Ah sorry I meant to click for the line above where it says `LHS.Lines < RHS.Lines` I mean that that specifically doesn't make sense to me. It's not clear that that would correlate to a better answer in anyway to me.

================
Comment at: include/llvm/DebugInfo/GSYM/Range.h:54
+}
+inline bool operator<(const AddressRange &LHS, const AddressRange &RHS) {
+  if (LHS.Start == RHS.Start)
----------------
clayborg wrote:
> jakehehrlich wrote:
> > If looking up the greatest lower bound on an address in an array sorted by this predicate, the largest range possible would be chosen.
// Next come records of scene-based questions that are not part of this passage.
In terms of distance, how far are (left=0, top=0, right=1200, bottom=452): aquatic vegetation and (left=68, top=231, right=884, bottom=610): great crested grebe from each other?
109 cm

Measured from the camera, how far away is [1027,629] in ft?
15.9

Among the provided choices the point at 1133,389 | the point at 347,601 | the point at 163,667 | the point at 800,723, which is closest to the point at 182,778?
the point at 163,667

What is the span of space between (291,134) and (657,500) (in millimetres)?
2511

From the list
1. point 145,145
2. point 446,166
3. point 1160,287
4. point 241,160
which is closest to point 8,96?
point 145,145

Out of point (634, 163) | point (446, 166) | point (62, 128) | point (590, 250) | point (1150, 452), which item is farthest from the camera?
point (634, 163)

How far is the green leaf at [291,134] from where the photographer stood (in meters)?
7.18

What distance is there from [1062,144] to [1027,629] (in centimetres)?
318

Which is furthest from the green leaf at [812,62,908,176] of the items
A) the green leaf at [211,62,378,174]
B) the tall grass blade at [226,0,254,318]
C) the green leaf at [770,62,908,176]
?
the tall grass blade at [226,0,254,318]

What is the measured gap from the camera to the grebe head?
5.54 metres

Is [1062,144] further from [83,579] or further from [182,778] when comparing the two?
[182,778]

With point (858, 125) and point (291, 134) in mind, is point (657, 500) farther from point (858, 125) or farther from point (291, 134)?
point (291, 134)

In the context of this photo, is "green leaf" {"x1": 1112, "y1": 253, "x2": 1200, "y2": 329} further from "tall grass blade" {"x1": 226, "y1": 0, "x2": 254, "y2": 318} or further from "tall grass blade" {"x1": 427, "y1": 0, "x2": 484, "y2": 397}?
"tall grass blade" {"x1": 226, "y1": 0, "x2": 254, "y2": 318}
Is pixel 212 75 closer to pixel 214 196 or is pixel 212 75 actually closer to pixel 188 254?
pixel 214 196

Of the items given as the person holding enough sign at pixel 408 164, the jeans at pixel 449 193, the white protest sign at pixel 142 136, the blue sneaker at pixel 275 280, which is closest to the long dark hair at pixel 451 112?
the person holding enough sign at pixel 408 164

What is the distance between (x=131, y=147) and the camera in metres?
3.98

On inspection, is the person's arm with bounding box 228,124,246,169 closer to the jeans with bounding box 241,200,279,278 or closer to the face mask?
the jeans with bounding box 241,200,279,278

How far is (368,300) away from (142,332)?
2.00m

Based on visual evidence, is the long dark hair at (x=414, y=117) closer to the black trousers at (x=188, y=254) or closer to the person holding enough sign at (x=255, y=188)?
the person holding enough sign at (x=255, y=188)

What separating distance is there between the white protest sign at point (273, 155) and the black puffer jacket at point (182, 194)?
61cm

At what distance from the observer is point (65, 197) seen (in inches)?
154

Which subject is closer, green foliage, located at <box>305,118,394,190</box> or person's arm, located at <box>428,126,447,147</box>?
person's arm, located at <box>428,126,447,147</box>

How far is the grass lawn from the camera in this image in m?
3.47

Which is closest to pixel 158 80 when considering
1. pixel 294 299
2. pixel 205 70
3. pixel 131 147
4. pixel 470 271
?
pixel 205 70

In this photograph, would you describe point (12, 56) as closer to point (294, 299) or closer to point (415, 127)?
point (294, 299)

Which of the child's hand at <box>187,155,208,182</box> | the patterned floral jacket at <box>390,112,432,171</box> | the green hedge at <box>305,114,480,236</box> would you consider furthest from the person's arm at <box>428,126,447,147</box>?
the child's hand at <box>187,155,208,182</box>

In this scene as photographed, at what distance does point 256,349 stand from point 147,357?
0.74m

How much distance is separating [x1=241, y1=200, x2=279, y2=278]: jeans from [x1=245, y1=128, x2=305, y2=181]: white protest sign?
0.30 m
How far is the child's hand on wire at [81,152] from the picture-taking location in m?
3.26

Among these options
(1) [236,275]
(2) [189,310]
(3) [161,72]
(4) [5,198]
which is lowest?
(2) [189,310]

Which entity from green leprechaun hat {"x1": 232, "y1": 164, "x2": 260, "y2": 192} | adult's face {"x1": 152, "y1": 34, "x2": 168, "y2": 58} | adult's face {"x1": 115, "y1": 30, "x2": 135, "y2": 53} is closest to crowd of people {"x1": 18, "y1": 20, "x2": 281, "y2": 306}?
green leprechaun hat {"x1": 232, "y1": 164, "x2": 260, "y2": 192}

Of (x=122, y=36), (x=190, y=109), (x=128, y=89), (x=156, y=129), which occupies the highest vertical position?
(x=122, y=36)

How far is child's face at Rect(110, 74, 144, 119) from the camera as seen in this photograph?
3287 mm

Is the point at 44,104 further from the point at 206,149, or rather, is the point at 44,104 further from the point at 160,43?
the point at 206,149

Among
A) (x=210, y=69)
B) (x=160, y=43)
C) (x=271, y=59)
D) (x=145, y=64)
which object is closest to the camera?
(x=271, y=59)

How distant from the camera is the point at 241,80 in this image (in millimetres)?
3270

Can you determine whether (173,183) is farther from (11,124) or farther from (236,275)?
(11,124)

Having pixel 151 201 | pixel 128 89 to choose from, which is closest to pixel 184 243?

It seems to me that we would actually prefer the *smallest* range be chosen because its information would be more specific. That would suggest that instead of  `LHS.End < RHS.End` we should actually use `LHS.End > RHS.End`
> I would expect an address with the same start address to still compare the end address:
> ```
> [0x100-0x101) < [0x100-0x102)
> ```
> with lower bound you always have to know to back up by one in case the the addresses are equal.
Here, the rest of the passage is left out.